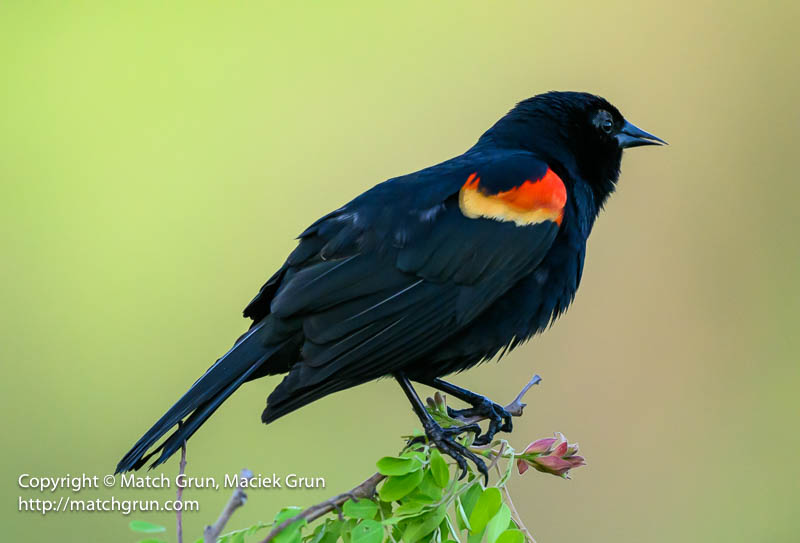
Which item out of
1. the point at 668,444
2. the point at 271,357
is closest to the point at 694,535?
the point at 668,444

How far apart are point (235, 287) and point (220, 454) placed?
3.54ft

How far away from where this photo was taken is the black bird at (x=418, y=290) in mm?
2367

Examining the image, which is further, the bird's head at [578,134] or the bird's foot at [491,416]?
the bird's head at [578,134]

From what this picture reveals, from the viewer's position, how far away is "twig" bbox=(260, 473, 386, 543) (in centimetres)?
151

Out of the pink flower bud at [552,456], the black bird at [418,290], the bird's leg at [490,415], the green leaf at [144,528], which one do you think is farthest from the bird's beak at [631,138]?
the green leaf at [144,528]

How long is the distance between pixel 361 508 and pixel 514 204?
1.23 m

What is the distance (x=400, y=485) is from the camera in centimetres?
186

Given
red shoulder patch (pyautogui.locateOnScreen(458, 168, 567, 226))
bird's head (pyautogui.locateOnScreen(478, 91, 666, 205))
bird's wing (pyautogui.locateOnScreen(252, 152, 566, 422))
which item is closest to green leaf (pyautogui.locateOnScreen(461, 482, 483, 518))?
bird's wing (pyautogui.locateOnScreen(252, 152, 566, 422))

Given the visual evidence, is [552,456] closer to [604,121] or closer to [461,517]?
[461,517]

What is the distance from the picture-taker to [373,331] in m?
2.44

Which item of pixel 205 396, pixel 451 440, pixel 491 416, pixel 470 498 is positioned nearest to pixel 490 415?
pixel 491 416

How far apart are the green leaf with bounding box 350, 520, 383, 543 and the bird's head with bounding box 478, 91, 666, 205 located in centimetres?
177

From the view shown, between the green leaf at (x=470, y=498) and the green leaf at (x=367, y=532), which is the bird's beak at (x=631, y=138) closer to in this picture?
the green leaf at (x=470, y=498)

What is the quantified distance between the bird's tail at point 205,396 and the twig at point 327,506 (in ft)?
1.85
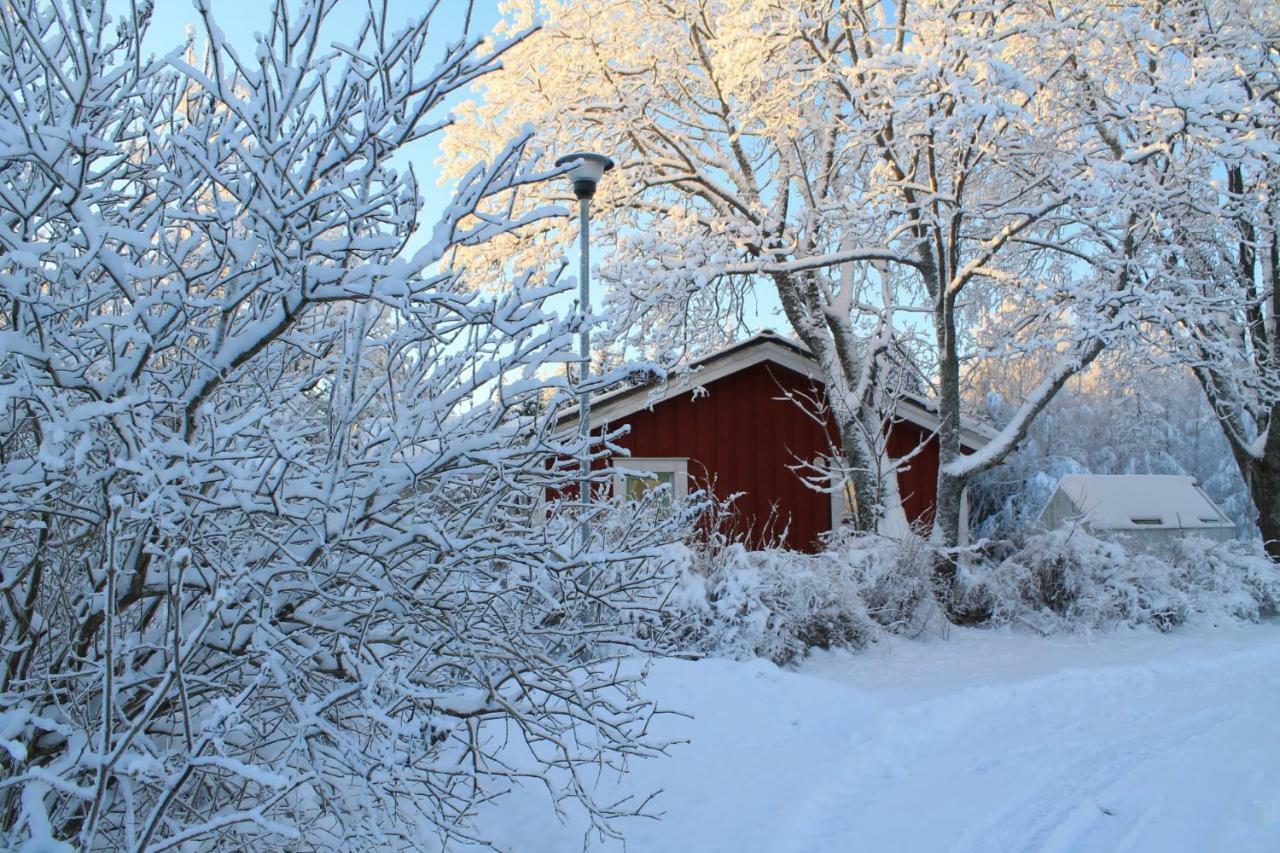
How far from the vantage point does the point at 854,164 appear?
13164 mm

## Task instructions
Repeat the preceding records precisely, and leave every picture out of the copy.

## Task result
Which item out of
1. the point at 668,444
2. the point at 271,357
is closest to the point at 694,535?
the point at 668,444

How far apart are point (235, 287) and point (220, 454) placed?
3.54ft

How far away from where this photo was taken is the black bird at (x=418, y=290) in mm?
2367

Examining the image, which is further, the bird's head at [578,134] or the bird's foot at [491,416]?
the bird's head at [578,134]

From what this picture reveals, from the viewer's position, how far away is "twig" bbox=(260, 473, 386, 543) (in centimetres)?
151

Out of the pink flower bud at [552,456], the black bird at [418,290], the bird's leg at [490,415], the green leaf at [144,528], which one do you think is farthest from the bird's beak at [631,138]?
the green leaf at [144,528]

How long is the distance between pixel 361 508 and pixel 514 204?
1.23 m

What is the distance (x=400, y=485) is from the camera in centimetres?
186

Given
red shoulder patch (pyautogui.locateOnScreen(458, 168, 567, 226))
bird's head (pyautogui.locateOnScreen(478, 91, 666, 205))
bird's wing (pyautogui.locateOnScreen(252, 152, 566, 422))
which item is closest to green leaf (pyautogui.locateOnScreen(461, 482, 483, 518))?
bird's wing (pyautogui.locateOnScreen(252, 152, 566, 422))

Given the visual evidence, is [552,456] closer to [604,121] or closer to [461,517]?
[461,517]

What is the distance from the picture-taker to [373,331] in m?
2.44

Which item of pixel 205 396, pixel 451 440, pixel 491 416, pixel 470 498 is positioned nearest to pixel 490 415?
pixel 491 416

How far apart are the green leaf with bounding box 350, 520, 383, 543 and the bird's head with bounding box 478, 91, 666, 205 located in centimetres?
177

From the view shown, between the green leaf at (x=470, y=498) and the green leaf at (x=367, y=532), which is the bird's beak at (x=631, y=138) closer to in this picture?
the green leaf at (x=470, y=498)

What is the quantified distance between the bird's tail at point 205,396 and the twig at point 327,506 (in ft)?
1.85
How far from the vantage point does the point at 854,164 appear?
13164 mm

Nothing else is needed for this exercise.